“Age Heaping,” Numeracy, and Human Capital

Important economic and managerial concepts like social capital and human capital, as latent variables, are difficult to discern in aggregate or historical data. My very clever friend (and occasional O&M commenter) Brian A’Hearn suggests that “age-heaping” — rounding up or down one’s self-reported age to the nearest five or zero — may be a good proxy for human capital. From Brian’s paper with Jörg Baten and Dorothee Crayen, “Quantifying Quantitative Literacy: Age Heaping and the History of Human Capital”:

As signature ability can proxy for literacy, so accuracy of age awareness can proxy for numeracy, and for human capital more generally. A society in which individuals know their age only approximately is a society in which life is governed not by the calendar and the clock but by the seasonal cycle, in which birth dates are not recorded by families or authorities, in which numerical age is not a criterion for access to privileges (e.g. voting, office-holding, marriage, holy orders) or for the imposition of responsibilities (such as military service or taxation), in which individuals who know their birth year have difficulty accurately calculating their age from the current year. Within a society, the least educated and those with the least interaction with state, religious, or other administrative bureaucracies will be least likely to know their age accurately. Age awareness thus tells us something about both the individual and he society he or she inhabits. Approximation in age awareness manifests itself in the phenomenon of age heaping in self-reported age data. Individuals lacking certain knowledge of their age rarely state this openly, but choose instead a figure they deem plausible. They do not choose randomly, but have a systematic tendency to prefer “attractive” numbers, such as those ending in 5 or 0, or even numbers, or in some societies numbers with other specific terminal digits. Age heaping can be assessed from any sufficiently numerous source of age data: census returns, tombstones, necrologies, muster lists, legal records, or tax data, for example. While care must be exercised in ascertaining possible biases, such data are in principle available much more widely than signature rates and other proxies for human capital.

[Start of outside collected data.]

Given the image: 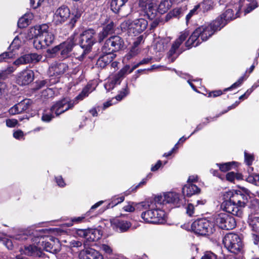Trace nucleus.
I'll use <instances>...</instances> for the list:
<instances>
[{
    "label": "nucleus",
    "mask_w": 259,
    "mask_h": 259,
    "mask_svg": "<svg viewBox=\"0 0 259 259\" xmlns=\"http://www.w3.org/2000/svg\"><path fill=\"white\" fill-rule=\"evenodd\" d=\"M223 94V92L221 90H218V91H212L208 93V97H217L220 95H221Z\"/></svg>",
    "instance_id": "nucleus-59"
},
{
    "label": "nucleus",
    "mask_w": 259,
    "mask_h": 259,
    "mask_svg": "<svg viewBox=\"0 0 259 259\" xmlns=\"http://www.w3.org/2000/svg\"><path fill=\"white\" fill-rule=\"evenodd\" d=\"M225 247L231 252L238 253L242 248L241 239L238 235L233 233L226 234L223 240Z\"/></svg>",
    "instance_id": "nucleus-12"
},
{
    "label": "nucleus",
    "mask_w": 259,
    "mask_h": 259,
    "mask_svg": "<svg viewBox=\"0 0 259 259\" xmlns=\"http://www.w3.org/2000/svg\"><path fill=\"white\" fill-rule=\"evenodd\" d=\"M182 192L184 195L187 197H191L193 195L200 193V189L196 185L187 184L183 187Z\"/></svg>",
    "instance_id": "nucleus-30"
},
{
    "label": "nucleus",
    "mask_w": 259,
    "mask_h": 259,
    "mask_svg": "<svg viewBox=\"0 0 259 259\" xmlns=\"http://www.w3.org/2000/svg\"><path fill=\"white\" fill-rule=\"evenodd\" d=\"M124 200V196H121L120 197L114 196L112 197V201L109 204L108 208L113 207L118 204L123 202Z\"/></svg>",
    "instance_id": "nucleus-43"
},
{
    "label": "nucleus",
    "mask_w": 259,
    "mask_h": 259,
    "mask_svg": "<svg viewBox=\"0 0 259 259\" xmlns=\"http://www.w3.org/2000/svg\"><path fill=\"white\" fill-rule=\"evenodd\" d=\"M197 6H199V10H201L203 13H205L213 8V2L212 0H204L202 3Z\"/></svg>",
    "instance_id": "nucleus-33"
},
{
    "label": "nucleus",
    "mask_w": 259,
    "mask_h": 259,
    "mask_svg": "<svg viewBox=\"0 0 259 259\" xmlns=\"http://www.w3.org/2000/svg\"><path fill=\"white\" fill-rule=\"evenodd\" d=\"M143 40V36L140 35L137 37V40L134 42V46L135 47L134 48H133L132 50L128 53L127 55V59H130L132 57L136 55L134 51L135 50V48H136Z\"/></svg>",
    "instance_id": "nucleus-39"
},
{
    "label": "nucleus",
    "mask_w": 259,
    "mask_h": 259,
    "mask_svg": "<svg viewBox=\"0 0 259 259\" xmlns=\"http://www.w3.org/2000/svg\"><path fill=\"white\" fill-rule=\"evenodd\" d=\"M248 195L240 192H227L224 195L225 200L221 204V208L229 213L241 217L243 208L248 202Z\"/></svg>",
    "instance_id": "nucleus-1"
},
{
    "label": "nucleus",
    "mask_w": 259,
    "mask_h": 259,
    "mask_svg": "<svg viewBox=\"0 0 259 259\" xmlns=\"http://www.w3.org/2000/svg\"><path fill=\"white\" fill-rule=\"evenodd\" d=\"M168 45L167 39H161L155 44V49L157 52H162L166 49Z\"/></svg>",
    "instance_id": "nucleus-36"
},
{
    "label": "nucleus",
    "mask_w": 259,
    "mask_h": 259,
    "mask_svg": "<svg viewBox=\"0 0 259 259\" xmlns=\"http://www.w3.org/2000/svg\"><path fill=\"white\" fill-rule=\"evenodd\" d=\"M95 36L96 31L93 29L85 30L80 34L79 43L82 52L80 55L76 53V59L82 61L86 55L91 52L93 46L97 41Z\"/></svg>",
    "instance_id": "nucleus-6"
},
{
    "label": "nucleus",
    "mask_w": 259,
    "mask_h": 259,
    "mask_svg": "<svg viewBox=\"0 0 259 259\" xmlns=\"http://www.w3.org/2000/svg\"><path fill=\"white\" fill-rule=\"evenodd\" d=\"M70 15V11L68 7L62 6L55 11L54 21L56 24H60L65 22Z\"/></svg>",
    "instance_id": "nucleus-21"
},
{
    "label": "nucleus",
    "mask_w": 259,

Brian and his coauthors use age-heaping data to generate estimates of human capital in Europe over a long period of time, finding substantial increases in human capital just before the Industrial Revolution.

  • 1. Chihmao Hsieh  |  24 January 2007 at 1:39 am

    This is very interesting.

    The notion of using inaccuracies in self-reports of biographical or demographic information to proxy for a knowledge-based variable is something I’ve tried in my research as well. Recently, I have used a particular dataset where tens of thousands of individuals trained in science or engineering have been surveyed about their work history and educational backgrounds. Believe it or not, there is a small percentage of individuals who actually report a set of majors and degrees in one year, and then two years later omit (or report as a replacement) a different major or degree. My argument was that this indicated deficiencies in respondents’ long-term memory retrieval capabilities, since the list of categories of majors never changed from one survey administration to the next.

    I found evidence suggesting that my proxy for long-term memory capabilities was reasonably accurate, but more than a few dear colleagues have found it difficult to accept. When I tried to explain to them that some individuals trained in science or engineering appeared to have trouble recalling their major over the years, they looked at me quizically (“That’s impossible!”)… even when I showed that the coding scheme used to enter the survey data left data entry error highly unlikely.

    I would guess that these same good colleagues of mine would have a difficult time accepting that people can’t reliably report their own age!